* Work to be completed:
Could you print all of the lines below word for word, without changing anything?

═══ Entries provided ═══

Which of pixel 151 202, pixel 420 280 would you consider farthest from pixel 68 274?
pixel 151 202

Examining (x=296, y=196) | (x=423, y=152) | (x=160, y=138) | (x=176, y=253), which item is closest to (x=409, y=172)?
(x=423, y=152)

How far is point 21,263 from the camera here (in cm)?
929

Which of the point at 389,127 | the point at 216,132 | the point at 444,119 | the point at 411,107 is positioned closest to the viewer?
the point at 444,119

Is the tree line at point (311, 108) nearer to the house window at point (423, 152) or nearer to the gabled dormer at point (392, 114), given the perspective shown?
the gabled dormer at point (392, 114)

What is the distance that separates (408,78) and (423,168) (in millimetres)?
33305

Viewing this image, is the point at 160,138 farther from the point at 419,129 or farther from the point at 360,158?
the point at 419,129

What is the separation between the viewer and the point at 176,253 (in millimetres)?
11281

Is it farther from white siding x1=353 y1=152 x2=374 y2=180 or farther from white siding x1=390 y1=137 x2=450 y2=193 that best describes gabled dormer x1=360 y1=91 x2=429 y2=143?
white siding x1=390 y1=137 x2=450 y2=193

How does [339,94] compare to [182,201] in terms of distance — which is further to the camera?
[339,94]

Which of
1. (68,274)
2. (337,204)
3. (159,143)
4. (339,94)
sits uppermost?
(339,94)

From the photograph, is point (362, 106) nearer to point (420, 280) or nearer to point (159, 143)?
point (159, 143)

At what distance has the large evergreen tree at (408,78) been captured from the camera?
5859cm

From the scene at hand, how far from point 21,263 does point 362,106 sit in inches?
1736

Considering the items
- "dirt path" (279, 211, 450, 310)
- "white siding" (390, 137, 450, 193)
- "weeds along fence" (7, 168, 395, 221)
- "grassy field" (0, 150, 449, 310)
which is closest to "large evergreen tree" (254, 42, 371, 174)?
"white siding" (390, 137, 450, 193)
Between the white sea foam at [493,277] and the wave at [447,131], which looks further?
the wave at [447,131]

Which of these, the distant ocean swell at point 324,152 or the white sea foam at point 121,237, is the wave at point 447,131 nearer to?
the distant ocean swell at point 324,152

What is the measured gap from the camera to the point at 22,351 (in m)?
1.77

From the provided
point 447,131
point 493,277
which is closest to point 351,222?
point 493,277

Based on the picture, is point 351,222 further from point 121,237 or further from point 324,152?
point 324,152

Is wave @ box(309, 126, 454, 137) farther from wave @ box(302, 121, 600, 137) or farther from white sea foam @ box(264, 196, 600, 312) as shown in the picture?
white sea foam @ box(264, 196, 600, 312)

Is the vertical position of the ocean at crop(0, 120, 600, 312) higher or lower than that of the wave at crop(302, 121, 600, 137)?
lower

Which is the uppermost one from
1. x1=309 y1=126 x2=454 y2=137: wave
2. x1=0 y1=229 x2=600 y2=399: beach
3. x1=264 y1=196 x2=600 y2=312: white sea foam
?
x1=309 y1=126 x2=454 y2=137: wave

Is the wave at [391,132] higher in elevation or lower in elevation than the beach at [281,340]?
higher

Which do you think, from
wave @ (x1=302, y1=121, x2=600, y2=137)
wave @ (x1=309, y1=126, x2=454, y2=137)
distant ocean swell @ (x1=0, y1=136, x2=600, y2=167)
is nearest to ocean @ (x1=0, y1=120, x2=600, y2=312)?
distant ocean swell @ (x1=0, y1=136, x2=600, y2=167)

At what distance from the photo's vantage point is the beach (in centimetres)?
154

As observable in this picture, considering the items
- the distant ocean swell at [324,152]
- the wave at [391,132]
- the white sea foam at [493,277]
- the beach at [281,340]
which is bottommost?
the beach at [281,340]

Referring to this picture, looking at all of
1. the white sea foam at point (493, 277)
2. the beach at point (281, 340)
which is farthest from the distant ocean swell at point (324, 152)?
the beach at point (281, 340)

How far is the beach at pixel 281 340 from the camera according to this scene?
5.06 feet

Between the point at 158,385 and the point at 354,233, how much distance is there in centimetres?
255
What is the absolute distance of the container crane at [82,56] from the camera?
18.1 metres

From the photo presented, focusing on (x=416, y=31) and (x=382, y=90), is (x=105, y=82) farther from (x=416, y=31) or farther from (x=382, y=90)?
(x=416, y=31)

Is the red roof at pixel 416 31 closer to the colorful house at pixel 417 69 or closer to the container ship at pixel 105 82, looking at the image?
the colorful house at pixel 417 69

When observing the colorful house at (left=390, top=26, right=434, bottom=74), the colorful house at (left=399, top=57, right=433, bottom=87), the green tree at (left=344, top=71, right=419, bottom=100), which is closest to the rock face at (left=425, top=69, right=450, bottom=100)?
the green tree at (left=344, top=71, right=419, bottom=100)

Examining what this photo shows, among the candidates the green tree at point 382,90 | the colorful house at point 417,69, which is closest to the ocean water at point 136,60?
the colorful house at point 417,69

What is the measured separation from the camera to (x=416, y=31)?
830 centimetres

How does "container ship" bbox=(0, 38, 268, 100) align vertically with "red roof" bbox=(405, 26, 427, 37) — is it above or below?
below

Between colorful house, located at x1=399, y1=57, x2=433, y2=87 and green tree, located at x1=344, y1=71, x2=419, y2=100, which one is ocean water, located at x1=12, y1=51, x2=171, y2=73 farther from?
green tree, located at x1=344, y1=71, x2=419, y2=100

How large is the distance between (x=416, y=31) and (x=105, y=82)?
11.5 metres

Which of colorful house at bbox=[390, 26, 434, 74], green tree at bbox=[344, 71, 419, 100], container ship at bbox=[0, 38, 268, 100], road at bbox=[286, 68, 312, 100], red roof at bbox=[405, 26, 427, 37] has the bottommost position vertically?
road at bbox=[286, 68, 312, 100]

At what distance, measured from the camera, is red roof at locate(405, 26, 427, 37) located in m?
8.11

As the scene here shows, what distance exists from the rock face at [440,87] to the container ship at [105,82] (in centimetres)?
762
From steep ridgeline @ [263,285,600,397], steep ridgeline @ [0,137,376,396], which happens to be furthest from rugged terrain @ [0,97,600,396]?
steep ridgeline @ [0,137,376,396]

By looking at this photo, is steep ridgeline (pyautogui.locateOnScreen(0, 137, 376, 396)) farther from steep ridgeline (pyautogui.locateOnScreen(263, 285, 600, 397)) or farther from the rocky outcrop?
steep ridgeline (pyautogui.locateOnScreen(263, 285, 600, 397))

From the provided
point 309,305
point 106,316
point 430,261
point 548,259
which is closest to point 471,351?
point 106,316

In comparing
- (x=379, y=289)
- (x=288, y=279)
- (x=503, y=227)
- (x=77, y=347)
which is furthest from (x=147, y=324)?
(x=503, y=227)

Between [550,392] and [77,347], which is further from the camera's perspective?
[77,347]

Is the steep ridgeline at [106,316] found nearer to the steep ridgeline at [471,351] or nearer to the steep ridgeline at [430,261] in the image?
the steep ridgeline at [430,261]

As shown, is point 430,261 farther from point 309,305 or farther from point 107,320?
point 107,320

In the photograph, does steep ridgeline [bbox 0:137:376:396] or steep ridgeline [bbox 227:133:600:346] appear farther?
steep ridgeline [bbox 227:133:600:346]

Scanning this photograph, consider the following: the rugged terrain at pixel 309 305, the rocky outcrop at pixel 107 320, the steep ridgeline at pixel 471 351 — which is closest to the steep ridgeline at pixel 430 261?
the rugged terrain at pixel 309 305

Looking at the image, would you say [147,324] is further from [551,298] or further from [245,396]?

═══

* Completed task:
Which of pixel 151 202, pixel 420 280 would you consider farthest from pixel 68 274?
pixel 151 202

Examining (x=296, y=196) | (x=423, y=152) | (x=160, y=138) | (x=176, y=253), which item is closest to (x=409, y=172)?
(x=423, y=152)

How far is point 21,263 from the camera here (in cm)?
929

Which of the point at 389,127 | the point at 216,132 | the point at 444,119 | the point at 411,107 is positioned closest to the viewer?
the point at 444,119

Is the tree line at point (311, 108) nearer to the house window at point (423, 152) or nearer to the gabled dormer at point (392, 114), given the perspective shown?
the gabled dormer at point (392, 114)

What is the distance that separates (408,78) and (423,168) (in millimetres)?
33305

Viewing this image, is the point at 160,138 farther from the point at 419,129 or farther from the point at 360,158?
the point at 419,129

What is the separation between the viewer and the point at 176,253 (in millimetres)?
11281

Is it farther from white siding x1=353 y1=152 x2=374 y2=180 or farther from white siding x1=390 y1=137 x2=450 y2=193 that best describes gabled dormer x1=360 y1=91 x2=429 y2=143?
white siding x1=390 y1=137 x2=450 y2=193

How does [339,94] compare to [182,201] in terms of distance — which is further to the camera?
[339,94]

Which of
1. (68,274)
2. (337,204)
3. (159,143)
4. (339,94)
sits uppermost?
(339,94)

From the photograph, is point (362, 106) nearer to point (420, 280) or nearer to point (159, 143)?
point (159, 143)

At what distance has the large evergreen tree at (408,78) been captured from the camera?
5859cm

From the scene at hand, how far from point 21,263 does point 362,106 sit in inches?
1736

Considering the items
- "dirt path" (279, 211, 450, 310)
- "white siding" (390, 137, 450, 193)
- "weeds along fence" (7, 168, 395, 221)
- "grassy field" (0, 150, 449, 310)
which is closest to "large evergreen tree" (254, 42, 371, 174)?
"white siding" (390, 137, 450, 193)
Between the white sea foam at [493,277] and the wave at [447,131], which looks further?
the wave at [447,131]

Which of these, the distant ocean swell at point 324,152 or the white sea foam at point 121,237, is the wave at point 447,131 nearer to?
the distant ocean swell at point 324,152

What is the measured gap from the camera to the point at 22,351 (in m)?
1.77

From the provided
point 447,131
point 493,277
which is closest to point 351,222?
point 493,277

Based on the picture, is point 351,222 further from point 121,237 or further from point 324,152?
point 324,152

Is wave @ box(309, 126, 454, 137) farther from wave @ box(302, 121, 600, 137) or farther from white sea foam @ box(264, 196, 600, 312) as shown in the picture?
white sea foam @ box(264, 196, 600, 312)

Is the vertical position of the ocean at crop(0, 120, 600, 312) higher or lower than that of the wave at crop(302, 121, 600, 137)?
lower

Which is the uppermost one from
1. x1=309 y1=126 x2=454 y2=137: wave
2. x1=0 y1=229 x2=600 y2=399: beach
3. x1=264 y1=196 x2=600 y2=312: white sea foam
?
x1=309 y1=126 x2=454 y2=137: wave

Is the wave at [391,132] higher in elevation or lower in elevation than the beach at [281,340]?
higher

Which do you think, from
wave @ (x1=302, y1=121, x2=600, y2=137)
wave @ (x1=309, y1=126, x2=454, y2=137)
distant ocean swell @ (x1=0, y1=136, x2=600, y2=167)
is nearest to ocean @ (x1=0, y1=120, x2=600, y2=312)?
distant ocean swell @ (x1=0, y1=136, x2=600, y2=167)

At what distance from the photo's vantage point is the beach (in centimetres)?
154

As observable in this picture, considering the items
- the distant ocean swell at [324,152]
- the wave at [391,132]
- the white sea foam at [493,277]
- the beach at [281,340]
which is bottommost?
the beach at [281,340]

Referring to this picture, looking at all of
1. the white sea foam at point (493, 277)
2. the beach at point (281, 340)
which is farthest from the distant ocean swell at point (324, 152)?
the beach at point (281, 340)

How far is the beach at pixel 281 340 from the camera according to this scene?
5.06 feet

Between the point at 158,385 and the point at 354,233, how much distance is there in centimetres?
255
What is the absolute distance of the container crane at [82,56] from the camera?
18.1 metres

From the photo presented, focusing on (x=416, y=31) and (x=382, y=90), is (x=105, y=82) farther from (x=416, y=31) or farther from (x=382, y=90)?
(x=416, y=31)

Is the red roof at pixel 416 31 closer to the colorful house at pixel 417 69 or closer to the container ship at pixel 105 82, looking at the image?
the colorful house at pixel 417 69

When observing the colorful house at (left=390, top=26, right=434, bottom=74), the colorful house at (left=399, top=57, right=433, bottom=87), the green tree at (left=344, top=71, right=419, bottom=100), which is closest to the rock face at (left=425, top=69, right=450, bottom=100)?
the green tree at (left=344, top=71, right=419, bottom=100)

Examining what this photo shows, among the candidates the green tree at point 382,90 | the colorful house at point 417,69, which is closest to the ocean water at point 136,60?
the colorful house at point 417,69

What is the measured separation from the camera to (x=416, y=31)?
830 centimetres

How does "container ship" bbox=(0, 38, 268, 100) align vertically with "red roof" bbox=(405, 26, 427, 37) — is it above or below?
below

Between colorful house, located at x1=399, y1=57, x2=433, y2=87 and green tree, located at x1=344, y1=71, x2=419, y2=100, which one is ocean water, located at x1=12, y1=51, x2=171, y2=73 farther from?
green tree, located at x1=344, y1=71, x2=419, y2=100

How large is the distance between (x=416, y=31) and (x=105, y=82)?
11.5 metres

Which of colorful house at bbox=[390, 26, 434, 74], green tree at bbox=[344, 71, 419, 100], container ship at bbox=[0, 38, 268, 100], road at bbox=[286, 68, 312, 100], red roof at bbox=[405, 26, 427, 37] has the bottommost position vertically?
road at bbox=[286, 68, 312, 100]

At what distance, measured from the camera, is red roof at locate(405, 26, 427, 37) located in m?
8.11

As the scene here shows, what distance exists from the rock face at [440,87] to the container ship at [105,82] (in centimetres)?
762
From steep ridgeline @ [263,285,600,397], steep ridgeline @ [0,137,376,396], which happens to be furthest from rugged terrain @ [0,97,600,396]?
steep ridgeline @ [0,137,376,396]

By looking at this photo, is steep ridgeline (pyautogui.locateOnScreen(0, 137, 376, 396)) farther from steep ridgeline (pyautogui.locateOnScreen(263, 285, 600, 397)) or farther from the rocky outcrop?
steep ridgeline (pyautogui.locateOnScreen(263, 285, 600, 397))

From the provided
point 309,305
point 106,316
point 430,261
point 548,259
which is closest to point 471,351?
point 106,316

In comparing
- (x=379, y=289)
- (x=288, y=279)
- (x=503, y=227)
- (x=77, y=347)
which is furthest from (x=147, y=324)?
(x=503, y=227)

Between [550,392] and [77,347], which is further from the camera's perspective?
[77,347]

Is the steep ridgeline at [106,316] found nearer to the steep ridgeline at [471,351] or nearer to the steep ridgeline at [430,261] in the image?
the steep ridgeline at [430,261]

As shown, is point 430,261 farther from point 309,305 or farther from point 107,320?
point 107,320

In the photograph, does steep ridgeline [bbox 0:137:376:396] or steep ridgeline [bbox 227:133:600:346] appear farther?
steep ridgeline [bbox 227:133:600:346]

Scanning this photograph, consider the following: the rugged terrain at pixel 309 305, the rocky outcrop at pixel 107 320, the steep ridgeline at pixel 471 351 — which is closest to the steep ridgeline at pixel 430 261?
the rugged terrain at pixel 309 305

Looking at the image, would you say [147,324] is further from [551,298] or further from [245,396]?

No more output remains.